### Texto fornecido
Era um dia quente e úmido, como devem ser todos os dias na
fronteira Amazônica do Brasil com a Bolívia. Eu estava ali, entre Rondônia e Beni,
para um seminário sobre o impacto das enchentes do Rio Marmoré nas duas cidades
irmãs – a brasileira Guajará-Mirim, onde acontecia o seminário, e a vizinha
boliviana Guayaramerim.
As atividades da manhã tinham terminado e só recomeçariam à
tarde. A agenda do evento dizia: 1 hora
para almoço e 30 minutos para tomar banho. Eu tinha fome e um dilema: comer ou despistar-me.
Aquele era meu único tempo livre na cidade e eu queria aproveitar para conhecer
Guajará-Mirim. Desde que chegara, todos os moradores me falavam do outro lado
do rio: “Vir a Guajará e não atravessar para a Bolívia não é vir a Guajará”. Lá
tudo é mais barato - diziam - o povo vem de toda parte do estado para cruzar a
fronteira e comprar bugigangas. Então,
era isso que eu iria fazer. Sair de Guajará para entender Guajará.
Comprei um pão-de-queijo e uma latinha de refrigerante para tapear a fome e pulei no primeiro barco saindo para o outro lado do rio. Salva vidas postos, me sentei no último banco, concentrada para sentir o vento batendo no rosto, engolir o pão de queijo e não derramar o refrigerante no meu vizinho – tudo ao mesmo tempo. Meu cabelo voava, minhas mãos se embananavam e um desconhecido ao meu lado me dirigia a palavra. Era boliviano, mas falava um português correto gramaticalmente. Trajava um terno fora de moda, com a bainha longa, o corte sem corte e as cores opacas. O papo em nada me interessava, mas ele insistia em saber quem eu era e o que eu fazia ali. Fui monossilábica, mas ele insistiu no contato durante todos os cinco minutos que durou a viagem.

### Dados
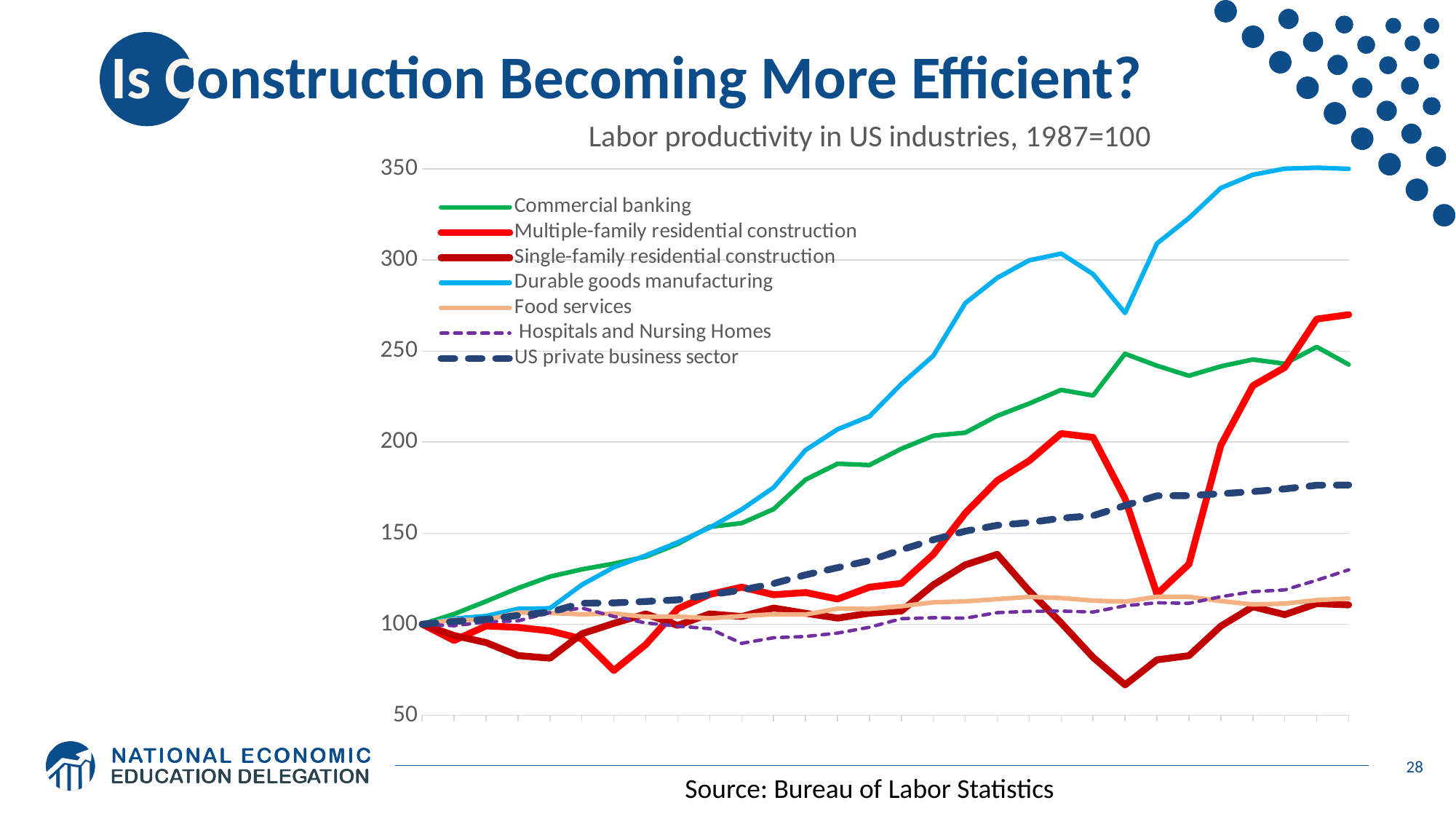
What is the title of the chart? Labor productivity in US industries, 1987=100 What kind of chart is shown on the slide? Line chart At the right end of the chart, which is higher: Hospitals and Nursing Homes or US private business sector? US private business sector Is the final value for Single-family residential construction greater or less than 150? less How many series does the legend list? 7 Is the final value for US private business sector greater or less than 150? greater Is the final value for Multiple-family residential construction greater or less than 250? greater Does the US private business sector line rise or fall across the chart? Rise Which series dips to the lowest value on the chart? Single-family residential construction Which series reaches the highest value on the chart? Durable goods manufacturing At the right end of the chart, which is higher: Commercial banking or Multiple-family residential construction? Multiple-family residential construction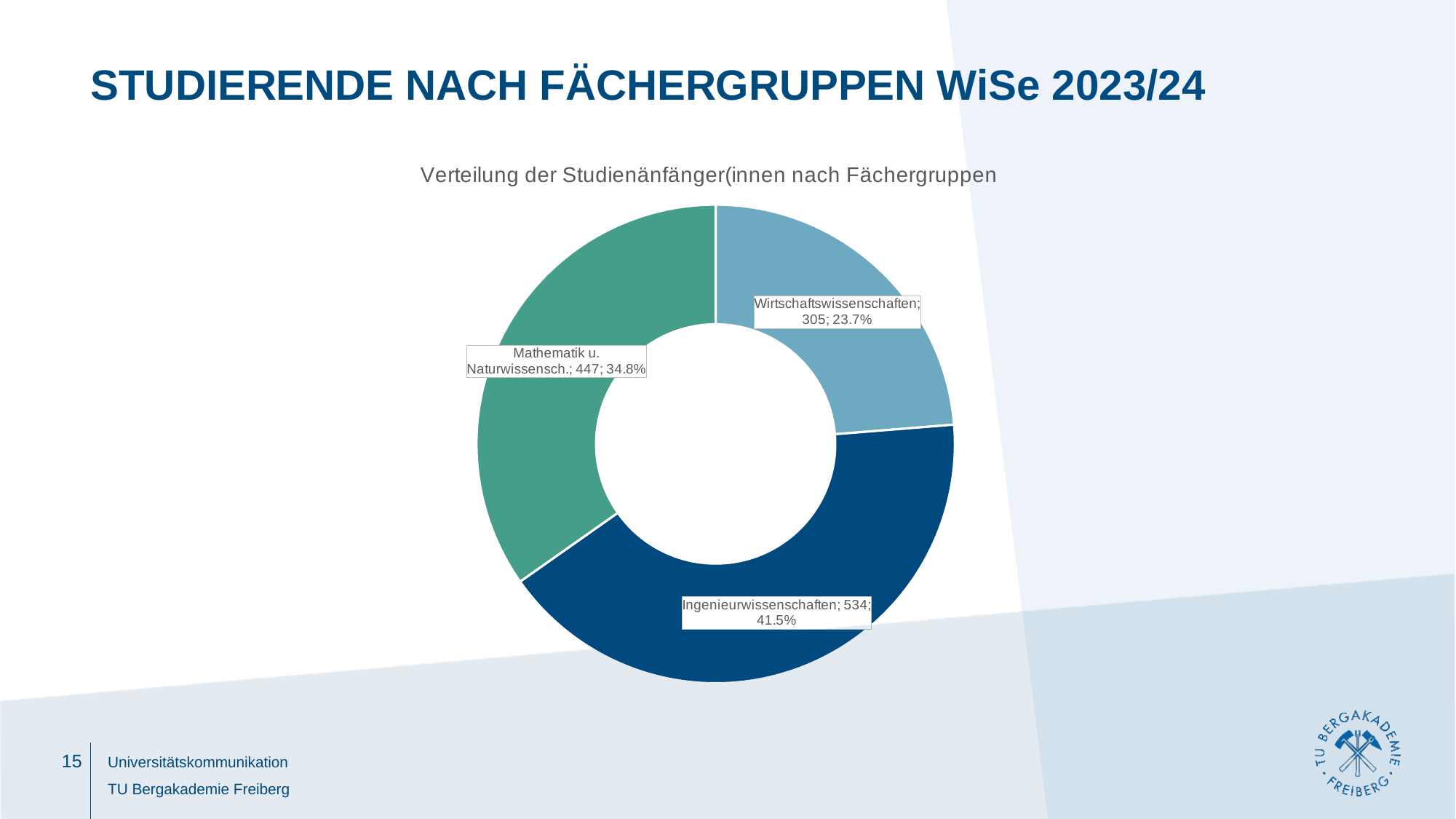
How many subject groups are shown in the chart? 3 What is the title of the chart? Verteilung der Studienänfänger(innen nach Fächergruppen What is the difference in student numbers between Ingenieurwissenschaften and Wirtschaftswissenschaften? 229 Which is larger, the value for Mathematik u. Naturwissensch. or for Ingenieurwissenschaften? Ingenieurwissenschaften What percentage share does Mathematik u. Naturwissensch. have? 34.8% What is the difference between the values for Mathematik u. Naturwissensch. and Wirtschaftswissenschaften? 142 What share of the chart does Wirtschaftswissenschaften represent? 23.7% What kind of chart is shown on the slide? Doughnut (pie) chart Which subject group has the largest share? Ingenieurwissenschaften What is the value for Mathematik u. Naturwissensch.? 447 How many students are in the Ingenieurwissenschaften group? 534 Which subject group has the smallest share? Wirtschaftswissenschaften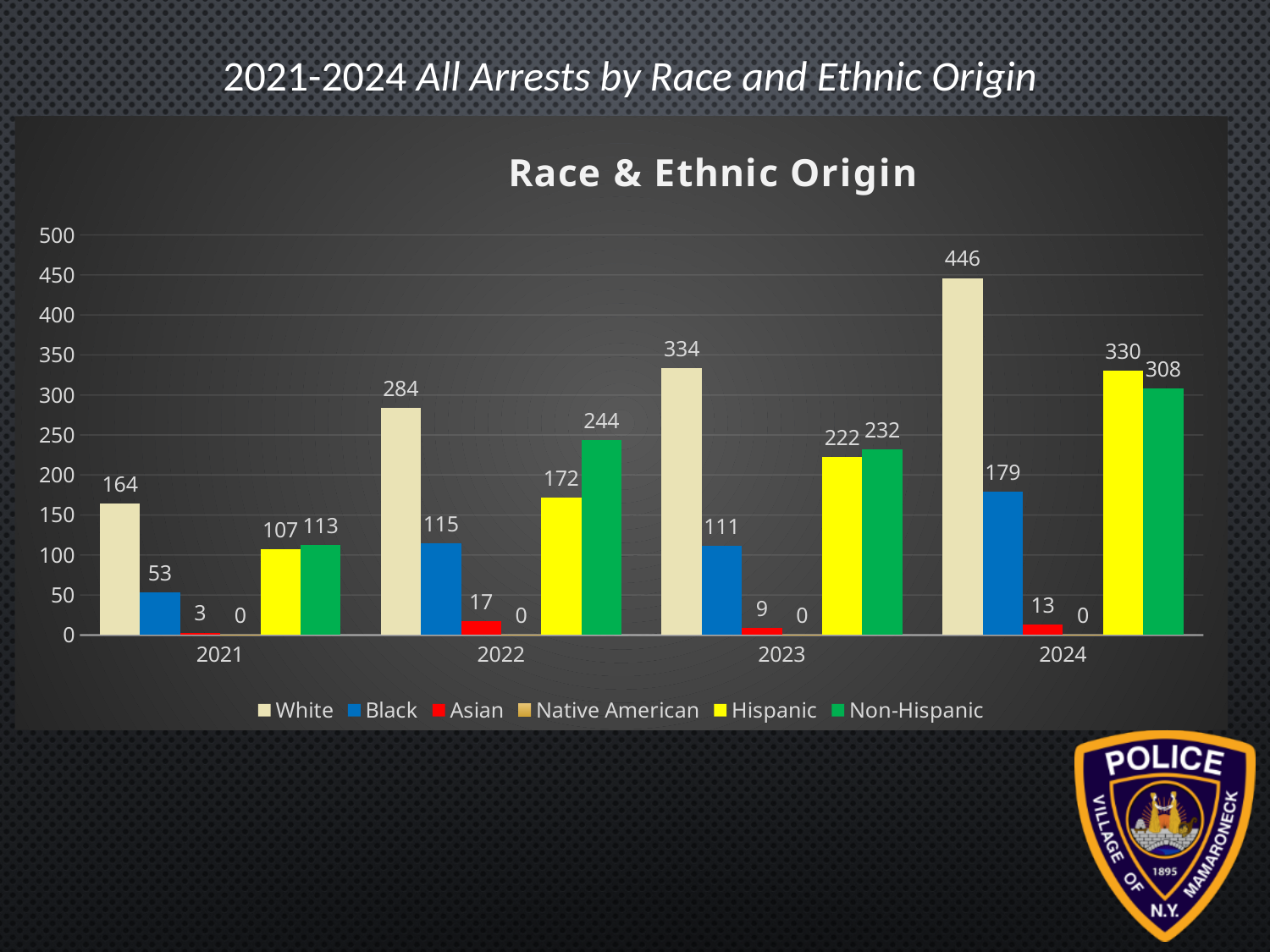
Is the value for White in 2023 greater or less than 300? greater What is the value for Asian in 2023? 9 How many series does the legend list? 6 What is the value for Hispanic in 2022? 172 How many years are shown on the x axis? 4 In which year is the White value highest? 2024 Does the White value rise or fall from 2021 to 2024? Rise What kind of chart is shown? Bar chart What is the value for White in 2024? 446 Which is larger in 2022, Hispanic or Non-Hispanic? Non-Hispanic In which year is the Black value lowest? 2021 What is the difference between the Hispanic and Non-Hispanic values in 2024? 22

### Questões sobre o material
[A] No texto sobre Guajará-Mirim, por que quem narra decide atravessar o rio até a Bolívia no intervalo do almoço? Explique em até três frases.
[B] Retome o texto sobre Guajará-Mirim logo após a última frase apresentada e dê continuidade ao relato.

### Respostas das questões
[A] Aquele intervalo era o único tempo livre na cidade, e quem narra queria aproveitá-lo para conhecer Guajará-Mirim. Desde a chegada, os moradores repetiam que vir a Guajará sem atravessar para a Bolívia não era vir a Guajará, porque lá tudo era mais barato e gente de todo o estado cruzava a fronteira para comprar bugigangas. Por isso, a decisão foi sair de Guajará para entender Guajará.

[B]
Guyaramerim, departamento do Beni. Enfim, chegamos! A essa altura, eu já sabia que o desconhecido era Jesus Suarez, professor da Universidad Autônoma do Beni. Havíamos estado no mesmo evento, mas eu não notara. Morador nativo da pequena cidade em que estávamos, aprendeu o português em Brasília e estava ávido por praticar. Mesmo morando vizinho ao Brasil treinava pouco.
Jesus Suarez me ofereceu mostrar a cidade. Eu recusei, claro.
Tinha só uma hora para estar pela primeira vez na Bolívia e não queria desperdiçar
com papos sem graça. Me despedi de Jesus Suarez, tirei algumas fotos do pequeno
porto e segui para a rua principal.
A rua era fácil de entender. Loja atrás de loja e toldos azuis cobrindo as mercadorias penduradas em araras expostas nas calçadas. Minha uma hora seria isso - shopping. Disfarcei minha decepção e tentei me distrair com uma lista de pessoas a presentear com coisinhas industrializadas da fronteira, mas não cheguei muito longe – outra vez Jesus Suarez me interrompeu. Desta vez estava dirigindo uma motinho e me convidou para subir na garupa. Eu hesitei. Subir na moto de um desconhecido em país estrangeiro e desacompanhada pode ser classificada prática de risco. Considerei isso, mas olhei para os toldos azuis e subi na garupa.
O passeio começou pela universidade e a maçonaria. Passamos de moto pela frente dos dois prédios e Jesus Suarez explicou o que significavam – no prédio à direita, a universidade, ele leciona matemática, finanças, estatística e cosmo visão. No prédio à esquerda, a maçonaria, tios dele participam de reuniões secretas.
Estacionamos a moto bem perto dos prédios e nos dirigimos a um terceiro lugar, do outro lado da rua – o Palácio da Cultura. Jesus Suarez é membro na diretoria e conhece o palácio em detalhes. A fachada do prédio era relativamente grande e muito decorada com pinturas e esculturas. Ao entrar, no canto do hall de entrada, um piano velho, de madeira puída e esgarçada, chamou a atenção de Jesus Suarez. “Este piano é dos anos 1800s!” – contou.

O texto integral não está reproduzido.